The combination of plaque quantification and characterization and lesion-specific physiology from FFRCT is a superior predictor of adverse cardiovascular events, through seven-year follow-up (AUC 0.73 vs 0.63 inclusive of baseline risk variables + CCTA).
“We theorised that by leveraging non-invasive FFRCT we could identify critical issues that had previously gone unnoticed, such as significant coronary lesions that would likely have been mistakenly categorised as visually insignificant,” said Kristian Tækker Madsen (University Hospital of Southern Denmark, Odense, Denmark). “The prospective data with long-term follow-up in ADVANCE-DK alongside Plaque Analysis data gave us far more than that. FFRCT remains valuable for patients across all categories, and the combination of FFRCT and quantitative plaque data, especially after four years of follow up, can offer providers invaluable insight into a patient’s long-term risks informing more personalized and effective treatment plans.”

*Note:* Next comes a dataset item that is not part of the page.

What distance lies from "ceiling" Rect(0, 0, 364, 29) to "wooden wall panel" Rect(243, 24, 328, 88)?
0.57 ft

In a separate study—Usefulness of FFRCT to Exclude Hemodynamically Significant Lesions in High-Risk NSTE-ACS—lesion-specific FFRCT was further validated in patients with non-ST-segment elevation acute coronary syndrome (NSTE-ACS).
The authors found that the use of CCTA with or without FFRCT “would have avoided 54% to 64% of unnecessary invasive assessments” in the high-risk population studied. At the lesion level, FFRCT far outperformed CCTA alone in identifying significant lesions likely to benefit from revascularization (AUC 0.84 versus 0.65, p<0.01), suggesting an enhanced capability to avoid unnecessary invasive coronary angiography (ICA). The data were published concurrently in the EuroIntervention journal in a peer-reviewed article titled “Usefulness of FFR-CT in Patients with High-risk NSTE-ACS.”
“The ADVANCE-DK data show that our technologies go beyond identifying the immediate risks of CAD to include long-term residual risks across the spectrum of the disease. Data from patients with high-risk NSTE-ACS further suggest lesion-specific FFRCT provides an enhanced capability to avoid unnecessary invasive tests. With HeartFlow, clinicians receive actionable insights and data that are currently missing from traditional non-invasive and invasive diagnostic tools,” said Campbell Rogers, chief medical officer of HeartFlow. “We’re grateful to all the participants and investigators who supported the collection of these valuable data as we build upon our clinical evidence demonstrating the value of HeartFlow ONE including FFRCT Analysis and AI-enabled Plaque Analysis in managing CAD.”